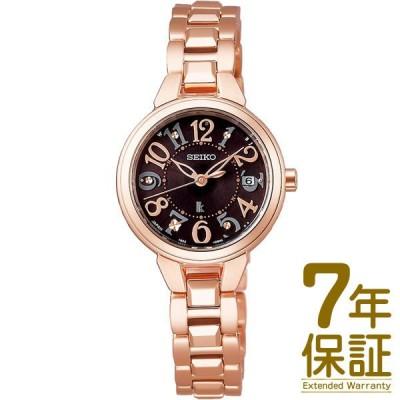 【国内正規品】SEIKO セイコー 腕時計 SSVW190 レディース LUKIA ルキア ソーラー電波修正
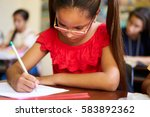 young people and education.... | Shutterstock . vector #583892362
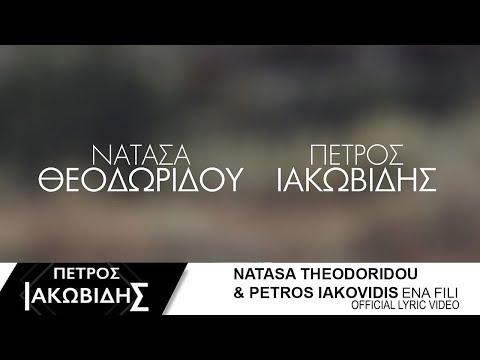 Νατάσα Θεοδωρίδου & Πέτρος Ιακωβίδης - Ενα Φιλί - Official Lyric Video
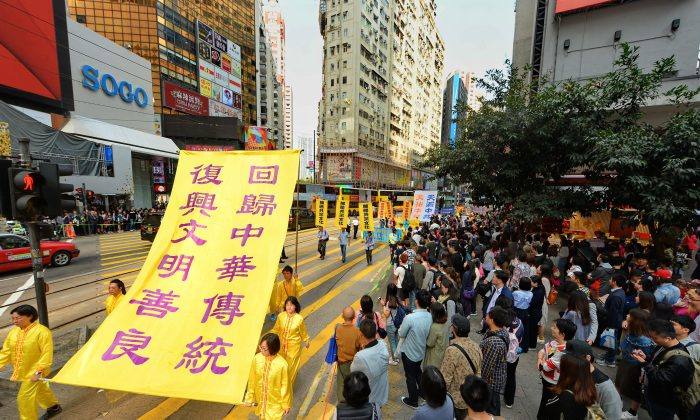 Participants of a parade to celebrate 300 million people who announced their withdrawal from the Chinese Communist Party, in Hong Kong, on March 18, 2018. (Song Bilong/The Epoch Times)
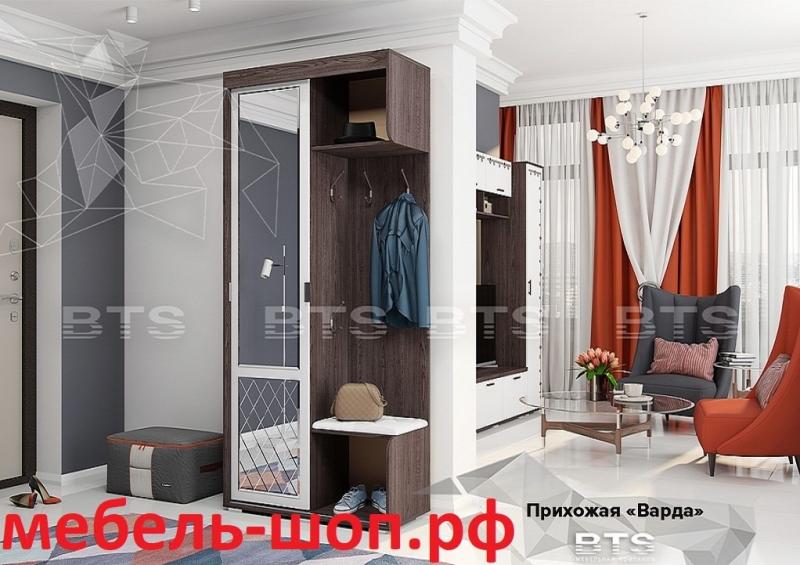 Прихожие мебель-шоп.рф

_Exercise_. Begin with the first line of the records and repeat every line up to the one with "Νατάσα Θεοδωρίδου &", counting that line too. Pictures are not part of the copy.

_Task output_.
 【国内正規品】SEIKO セイコー 腕時計 SSVW190 レディース LUKIA ルキア ソーラー電波修正
 young people and education.... | Shutterstock . vector #583892362
 Νατάσα Θεοδωρίδου & Πέτρος Ιακωβίδης - Ενα Φιλί - Official Lyric Video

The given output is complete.